*Source passage:*
________________

Owning a US bank is hard — deliberately so. A long-standing belief that commerce and banking are best kept separate has spawned rules and hurdles that effectively prevent Walmart, Google or Tesla from taking deposits and making loans. But that could change. If it does, customers will get more choice and the financial system will get more risk.
Simply put, a company that owns a bank must be regulated like a bank. But there is an exception. If it buys or creates what’s known as an industrial loan company, the parent company is exempted from that onerous oversight. Most ILCs are based in Utah. They can’t offer demand deposits on a large scale, but they can offer products like “negotiated order of withdrawal” accounts that amount to the same thing.
Many companies would love to own a bank — understandably, since US retail banks can earn returns on equity of 20 per cent or more. The catch has been that the Federal Deposit Insurance Corp, which protects savers with less than $250,000 in the bank, has since 2020 resisted granting that cover to new owners of ILCs in almost all cases. Ecommerce company Rakuten petitioned, and eventually gave up. So did GM Financial, an affiliate of General Motors.

________________

Dataset records
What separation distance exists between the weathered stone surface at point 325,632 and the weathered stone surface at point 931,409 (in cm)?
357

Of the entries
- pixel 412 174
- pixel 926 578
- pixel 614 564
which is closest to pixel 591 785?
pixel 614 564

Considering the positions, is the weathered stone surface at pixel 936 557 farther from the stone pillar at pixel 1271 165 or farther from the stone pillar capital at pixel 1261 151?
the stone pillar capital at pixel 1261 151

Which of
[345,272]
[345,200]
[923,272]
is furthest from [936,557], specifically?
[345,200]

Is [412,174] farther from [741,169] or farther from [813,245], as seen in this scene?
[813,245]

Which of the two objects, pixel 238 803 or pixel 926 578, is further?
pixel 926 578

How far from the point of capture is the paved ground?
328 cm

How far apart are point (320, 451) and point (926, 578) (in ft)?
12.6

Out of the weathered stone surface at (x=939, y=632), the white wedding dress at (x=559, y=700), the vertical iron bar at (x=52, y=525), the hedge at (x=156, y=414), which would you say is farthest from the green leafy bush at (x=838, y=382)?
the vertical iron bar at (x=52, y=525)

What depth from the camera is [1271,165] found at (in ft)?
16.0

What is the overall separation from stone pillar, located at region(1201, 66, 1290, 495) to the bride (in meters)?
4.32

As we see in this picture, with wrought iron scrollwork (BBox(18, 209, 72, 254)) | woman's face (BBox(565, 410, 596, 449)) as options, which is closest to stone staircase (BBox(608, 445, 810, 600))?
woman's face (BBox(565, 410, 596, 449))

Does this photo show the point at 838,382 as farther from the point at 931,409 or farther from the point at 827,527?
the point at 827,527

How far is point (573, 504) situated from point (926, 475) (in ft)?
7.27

________________

From the source passage on bank ownership, extract the text between "Owning a US" and "the same thing.", inclusive.

*Written response:*
Owning a US bank is hard — deliberately so. A long-standing belief that commerce and banking are best kept separate has spawned rules and hurdles that effectively prevent Walmart, Google or Tesla from taking deposits and making loans. But that could change. If it does, customers will get more choice and the financial system will get more risk.
Simply put, a company that owns a bank must be regulated like a bank. But there is an exception. If it buys or creates what’s known as an industrial loan company, the parent company is exempted from that onerous oversight. Most ILCs are based in Utah. They can’t offer demand deposits on a large scale, but they can offer products like “negotiated order of withdrawal” accounts that amount to the same thing.